Hace muchísimos años, cuando funcionaba la Fundición de Barras de Plata en la Villa de Pasco, aparecieron unos hombres extrañamente misteriosos que fueron a afincarse a extramuros del pueblo. La vida que llevaban era ignorada por la gente. Sólo sabían que los últimos viernes de cada mes, a partir de la medianoche, estos enigmáticos personajes, emitían pavorosos gemidos que eran transportados por un viento silbante en tanto las luces de sus ventanas permanecían iluminadas hasta las primeras claridades del día siguiente: los brujos.
Estas personas que con nadie hablaban evitando compartir una sola palabra con cualquierta, bien pronto se ganaron el desprecio del pueblo.
La villa, siempre rebosante y trabajadora, pronto fue presa de extrañas enfermedades. Las mujeres se fueron hinchando paulatinamente de manera inexorable ante el estupor de sus maridos. Los niños, víctimas de diarreas y vómitos, parecían esqueletos transparentes. Los hombres, pálidos y ojerosos, habían perdido el apetito. Es decir, todo el poblado comenzaba a languidecer. Todo esto era inexplicable para las buenas gentes del lugar.
El problema se hizo más agudo cuando el gobernador de la villa cayó víctima de un extraño mal que consistía en periódicas convulsiones y fuertes dolores de cabeza. No podía pasar alimentos y, misteriosamente, la lengua le fue creciendo hasta sobrepasar la boca y llegar a colgarle hasta el pecho. Esto naturalmente le privó de la palabra.
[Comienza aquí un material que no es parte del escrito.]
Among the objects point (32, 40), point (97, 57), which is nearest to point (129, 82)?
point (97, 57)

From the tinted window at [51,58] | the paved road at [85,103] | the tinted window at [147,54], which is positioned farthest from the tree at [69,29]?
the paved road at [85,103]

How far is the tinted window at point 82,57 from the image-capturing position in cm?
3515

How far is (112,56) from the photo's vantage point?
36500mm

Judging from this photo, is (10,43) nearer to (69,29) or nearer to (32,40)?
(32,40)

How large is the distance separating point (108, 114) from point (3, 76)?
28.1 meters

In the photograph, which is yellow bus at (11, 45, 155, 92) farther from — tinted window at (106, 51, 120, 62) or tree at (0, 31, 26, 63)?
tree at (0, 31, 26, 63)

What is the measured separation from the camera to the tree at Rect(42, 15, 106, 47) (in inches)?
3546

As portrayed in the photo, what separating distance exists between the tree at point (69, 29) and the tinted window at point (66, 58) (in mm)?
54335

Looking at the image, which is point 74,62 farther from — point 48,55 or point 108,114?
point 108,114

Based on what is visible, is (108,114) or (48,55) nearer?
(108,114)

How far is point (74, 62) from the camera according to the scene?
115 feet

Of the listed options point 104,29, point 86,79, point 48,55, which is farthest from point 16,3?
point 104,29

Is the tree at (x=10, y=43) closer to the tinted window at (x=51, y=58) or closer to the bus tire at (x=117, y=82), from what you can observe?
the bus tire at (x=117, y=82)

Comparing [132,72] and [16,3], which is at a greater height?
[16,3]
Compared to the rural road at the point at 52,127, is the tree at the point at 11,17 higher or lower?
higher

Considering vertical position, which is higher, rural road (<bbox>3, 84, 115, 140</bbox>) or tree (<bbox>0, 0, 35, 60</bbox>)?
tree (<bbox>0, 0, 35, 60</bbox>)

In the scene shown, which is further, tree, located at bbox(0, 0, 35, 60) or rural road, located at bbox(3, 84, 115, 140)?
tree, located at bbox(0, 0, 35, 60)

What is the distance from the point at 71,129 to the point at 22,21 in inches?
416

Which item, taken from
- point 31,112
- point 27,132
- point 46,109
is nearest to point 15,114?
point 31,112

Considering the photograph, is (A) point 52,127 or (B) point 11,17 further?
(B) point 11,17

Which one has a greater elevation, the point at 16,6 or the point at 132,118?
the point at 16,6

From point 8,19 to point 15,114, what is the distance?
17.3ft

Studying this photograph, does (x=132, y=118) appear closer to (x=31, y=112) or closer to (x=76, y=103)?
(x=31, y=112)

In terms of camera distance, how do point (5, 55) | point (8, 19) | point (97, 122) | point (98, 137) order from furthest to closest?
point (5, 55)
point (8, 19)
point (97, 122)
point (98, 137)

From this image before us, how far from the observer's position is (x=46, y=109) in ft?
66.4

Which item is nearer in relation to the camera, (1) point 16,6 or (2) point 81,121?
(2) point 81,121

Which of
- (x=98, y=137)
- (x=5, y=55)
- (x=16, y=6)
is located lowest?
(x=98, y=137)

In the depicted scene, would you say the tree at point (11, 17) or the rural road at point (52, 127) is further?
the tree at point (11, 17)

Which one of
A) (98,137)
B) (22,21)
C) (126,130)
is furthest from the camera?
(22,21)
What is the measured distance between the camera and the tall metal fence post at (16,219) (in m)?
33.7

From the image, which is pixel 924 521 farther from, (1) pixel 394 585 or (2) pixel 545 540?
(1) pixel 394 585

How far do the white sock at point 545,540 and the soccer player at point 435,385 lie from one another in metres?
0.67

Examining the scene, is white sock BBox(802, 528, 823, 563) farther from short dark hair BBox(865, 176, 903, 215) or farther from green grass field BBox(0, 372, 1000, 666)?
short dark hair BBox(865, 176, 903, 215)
Pasco, irremediablemente se iba al ocaso. Las pocas gentes que se habían librado de estos males, de la noche a la mañana, habían abandonado sus predios.
La muerte inminente de Pasco habría ocurrido de no pasar por este lugar un cura de Ninagaga que se interesó por el enigma. Piadoso, comprensivo y acucioso fue examinando caso por caso cada uno de los problemas y llegó a la conclusión que los males eran producto del maleficio del demonio traído por los brujos. Inmediatamente, hizo venir alguaciles armados y en compañía de ellos aprehendió a todos los sospechosos de la villa.
Entre los presos estuvieron los misteriosos personajes en número de tres que, castigados públicamente en la plaza y cuando las piras ardían para quemarlos, confesaron ser misioneros del diablo que valiéndose de sortilegios habían contaminado el agua del manantial del que bebía el pueblo. Su único fin era el de apoderarse de la villa para hacerla residencia de los seguidores del demonio y escenario de las satánicas misas negras. Con esta revelación y enviados al Santo Oficio de Lima, los brujos fueron ajusticiados.
Siguiendo las disposiciones eclesiásticas, el sacerdote exorcizó al pueblo y, con misas, novenas y procesiones a la Virgen de las Nieves, Pasco volvió a la normalidad. Con el fin de resguardar la villa, ordenó que se erigiera un monasterio donde fueron enclaustradas las madres nazarenas.
Desde entonces, el pueblo devoto, vivió bajo el amparo de Dios gracias a las venerables madres.